The applicants, who were sent the terms of the Government’s unilateral declaration, objected to striking the case out because they deemed the proposed amount excessively low.
The Court observes that Article 37 § 1 (c) enables it to strike a case out of its list if:
“... for any other reason established by the Court, it is no longer justified to continue the examination of the application”.
Thus, it may strike out applications under Article 37 § 1 (c) on the basis of a unilateral declaration by a respondent Government even if the applicants wish the examination of the case to be continued (see, in particular, the Tahsin Acar v. Turkey judgment (preliminary objections) [GC], no. 26307/95, §§ 75‑77, ECHR 2003-VI).
The Court has established clear and extensive case-law concerning access‑to-court complaints relating to excessive costs of proceedings (see, for example, Klauz v.
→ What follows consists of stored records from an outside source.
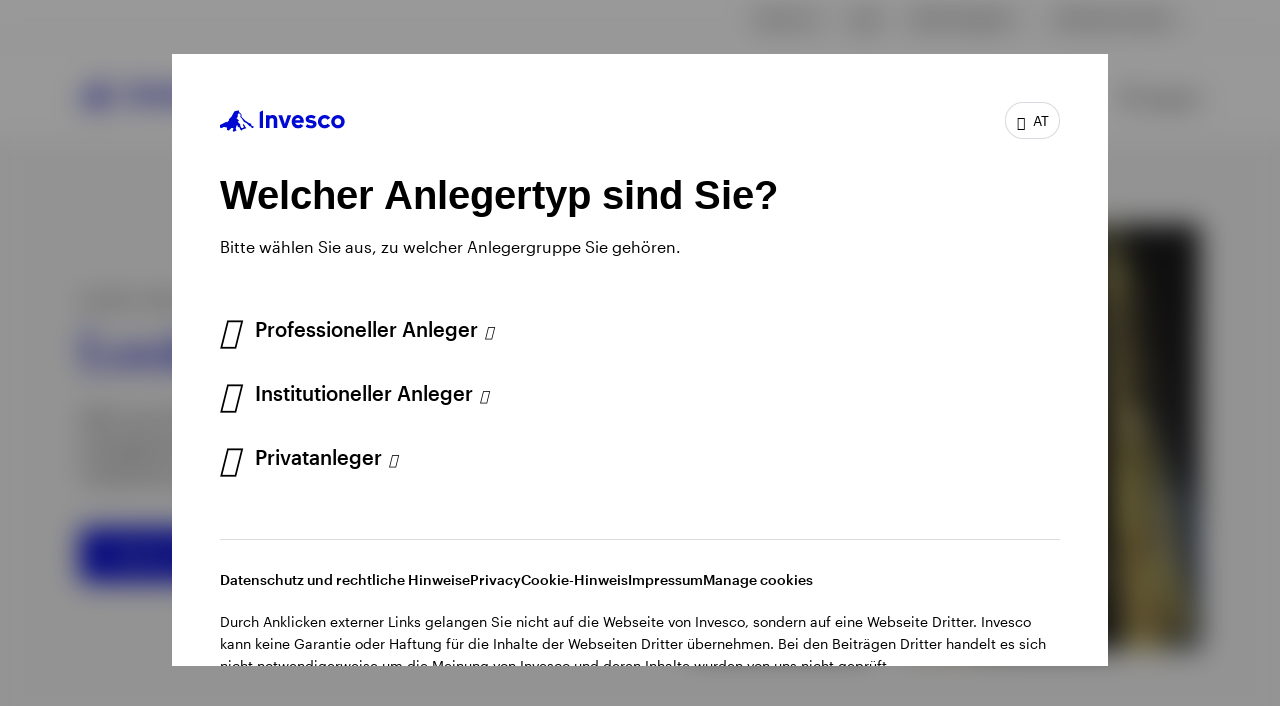

--- FILE ---
content_type: application/x-javascript
request_url: https://assets.adobedtm.com/34d5f70e9c24/2ba9f06cbcf7/2b1c68cee886/RC5539b97f96eb4e0986a642db16a28d52-source.min.js
body_size: 242
content:
// For license information, see `https://assets.adobedtm.com/34d5f70e9c24/2ba9f06cbcf7/2b1c68cee886/RC5539b97f96eb4e0986a642db16a28d52-source.js`.
_satellite.__registerScript('https://assets.adobedtm.com/34d5f70e9c24/2ba9f06cbcf7/2b1c68cee886/RC5539b97f96eb4e0986a642db16a28d52-source.min.js', "<!-- Google Tag Manager -->\n<script>(function(w,d,s,l,i){w[l]=w[l]||[];w[l].push({'gtm.start':\nnew Date().getTime(),event:'gtm.js'});var f=d.getElementsByTagName(s)[0],\nj=d.createElement(s),dl=l!='dataLayer'?'&l='+l:'';j.async=true;j.src=\n'https://www.googletagmanager.com/gtm.js?id='+i+dl;f.parentNode.insertBefore(j,f);\n})(window,document,'script','dataLayer','GTM-KVN2BCPQ');</script>\n<!-- End Google Tag Manager -->");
Croatia, no. 28963/10, 18 July 2013; Cindrić and Bešlić v. Croatia, no. 72152/13, 6 September 2016, and Čolić v. Croatia, no. 49083/18, 18 November 2021), as well as complaints relating to the excessive length of civil proceedings (see, for example, Kirinčić and Others v. Croatia, no. 31386/17, 30 July 2020, and Mirjana Marić v. Croatia, no. 9849/15, 30 July 2020).
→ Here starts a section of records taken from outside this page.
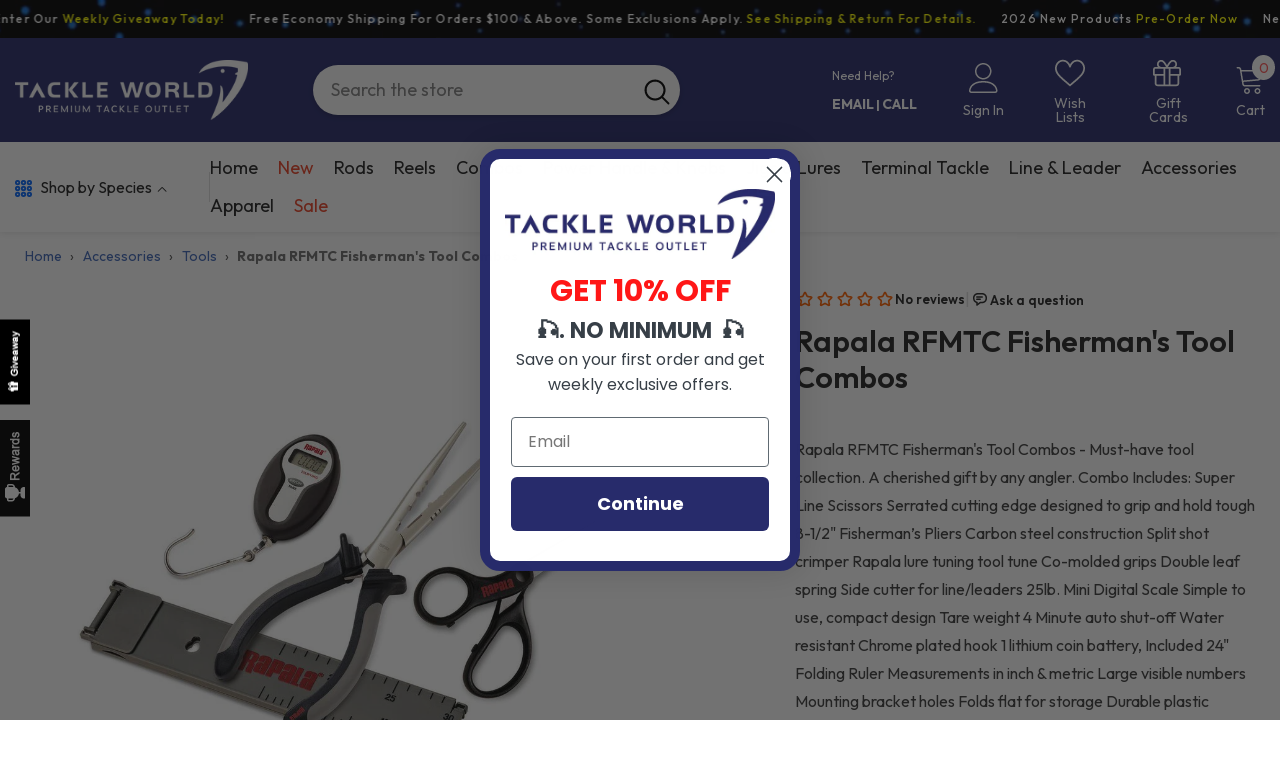

--- FILE ---
content_type: text/javascript
request_url: https://cdn.appsmav.com/sb/assets/widgets/867/67/90867.js?v=1769320800000
body_size: 964
content:
var sb_config={settings:{is_enabled_user_role_restriction:0,is_disable_widget_non_loggedin_user:0},bonus_settings:[],widget:{53666:{settings:{font_family:"'Arial', Helvetica",widget_size:10,border_roundness:0,desktop_x_position:0,desktop_y_position:0,mobile_x_position:0,mobile_y_position:0,norm_txt_color:"#ffffff",norm_bg_color:"#000000",norm_border_color:"#000000",norm_shadow_color:"",hover_txt_color:"#ffffff",hover_bg_color:"#000000",hover_border_color:"#000000",hover_shadow_color:"",widget_text_main:"Giveaway",widget_sub_text:"",widget_click_navigate:"lightbox",widget_position:"left-side-drawer",widget_logo_img:"\/assets\/img\/gift_box.png",widget_bg_img:"\/assets\/img\/noimage.png",widget_bg_check:0,theme_color:"#036dc3",custom_css:".sb-initialLoader .am-appLoader, .sb-initialLoader {background: #ffffff;border-radius: 20px;} .sbPopupBox {max-width:500px!important;} .sbPopupBox iframe{width:100%;} .sbPopupBox .sb-closebase {border: 0;width: 32px;height: 32px;font-size: 22px;line-height: 32px;font-family: Lato, Roboto, sans-serif;font-weight: 300;opacity: 1;top: 42px;right: -26px;} .sbPageOverLay {opacity: 0.66;}",app_url:"\/promo\/bmWE",w_mobile_view:"full",w_desktop_view:"full",mobile_position:"mid",desktop_show_home_page_only:0,mobile_show_home_page_only:0,desktop_show_specific_page_only:"",mobile_show_specific_page_only:"",norm_shadow_flag:0,has_border_hover_flag:0,has_border_flag:0,hover_shadow_flag:0,contest_actions_to_show:0},behaviour:{is_first_visit:0,scroll_flag:0,after_seconds_flag:0,exit_intent_flag:0,force_open:0,scroll_percent:30,nb_seconds:15000,nb_visits:3,counter_flag:0,allowed_countries:[]},widget_status:1,campaign_status:1,id_widget:53666}},last_modified:1768852677,site_custom_config:{js:"setTimeout(function() {\n                iFrameResize({\n                    checkOrigin : false,\n                    messageCallback  : function (m) {\n                        try {\n                            if(typeof m.message != 'object')\n                                throw({msg : 'message is not an object'});\n\n                            if(typeof m.message.mavtoken != 'undefined' &amp;&amp; m.message.mavtoken != '' &amp;&amp; m.message.mavtoken != null &amp;&amp; m.message.mavtoken != 'null' &amp;&amp; m.message.mavtoken != 'NULL')\n                            {\n                                var mavtoken = m.message.mavtoken;\n                                Storage.local('set', 'SBmavtoken', mavtoken);\n                            }\n                        } catch(e) {}\n                    }\n                }, '.sb_iframe_widget');\n            }, 1200);    "},shop_url:"https:\/\/www.tackleworld.com",site_status:1}

--- FILE ---
content_type: text/plain; charset=utf-8
request_url: https://d-ipv6.mmapiws.com/ant_squire
body_size: 154
content:
tackleworld.com;019bf3bd-bc53-7f86-9788-b936bf02cc78:aaf818c0b71d1b077ec8939399e5d9a43ec9b511

--- FILE ---
content_type: text/plain; charset=utf-8
request_url: https://d-ipv6.mmapiws.com/ant_squire
body_size: -222
content:
tackleworld.com;019bf3bd-bc53-7f86-9788-b936bf02cc78:aaf818c0b71d1b077ec8939399e5d9a43ec9b511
Noting the admissions contained in the Government’s declaration as well as the amount of compensation proposed – which is consistent with the amounts awarded in similar cases – the Court considers that it is no longer justified to continue the examination of the application (Article 37 § 1 (c)). As regards the applicants’ objection to the terms of the unilateral declaration, the Court has, in the absence of further details, no reasons to consider that the compensation offered by the Government constitutes inadequate or otherwise unreasonable redress for the violation of their Convention rights (see Ryabkin and Volokitin v. Russia (dec.), nos. 52166/08 and 8526/09, §§ 49‑50, 28 June 2016, and Igranov and Others v. Russia, nos. 42399/13 and 8 others, § 24, 20 March 2018, and, for a similar approach, Korol v. Russia (dec.) [Committee], no. 20129/18, 20 May 2021).
In the light of the above considerations, the Court is satisfied that respect for human rights as defined in the Convention and the Protocols thereto does not require it to continue the examination of the application (Article 37 § 1 in fine).
Finally, the Court emphasises that, should the Government fail to comply with the terms of their unilateral declaration, the application may be restored to the list in accordance with Article 37 § 2 of the Convention (see Josipović v. Serbia (dec.), no. 18369/07, 4 March 2008).
In view of the above, it is appropriate to strike the case out of the list.
For these reasons, the Court, unanimously,
Takes note of the terms of the respondent Government’s declaration and of the arrangements for ensuring compliance with the undertakings referred to therein;
Decides to strike the application out of its list of cases in accordance with Article 37 § 1 (c) of the Convention.
Done in English and notified in writing on 10 November 2022.
Viktoriya Maradudina Krzysztof Wojtyczek
Acting Deputy Registrar President
APPENDIX
Application raising complaints under Article 6 § 1 of the Convention
Application no. | Applicant’s name Year of birth | Representative’s name and location | Date of receipt of the Government’s declaration | Date of receipt of the applicant’s comments | Amount awarded for pecuniary and non‑pecuniary damage and costs and expenses per application (in euros)[1] |
55813/17 24/07/2017 | Tina RUMOH PERNAR 1982 Dunja DESPOT 1974 | Marjanović Kavanagh Aleksandar Zagreb | 20/12/2019 | 09/01/2022 | 24,120 |
[1] Plus any tax that may be chargeable to the applicants.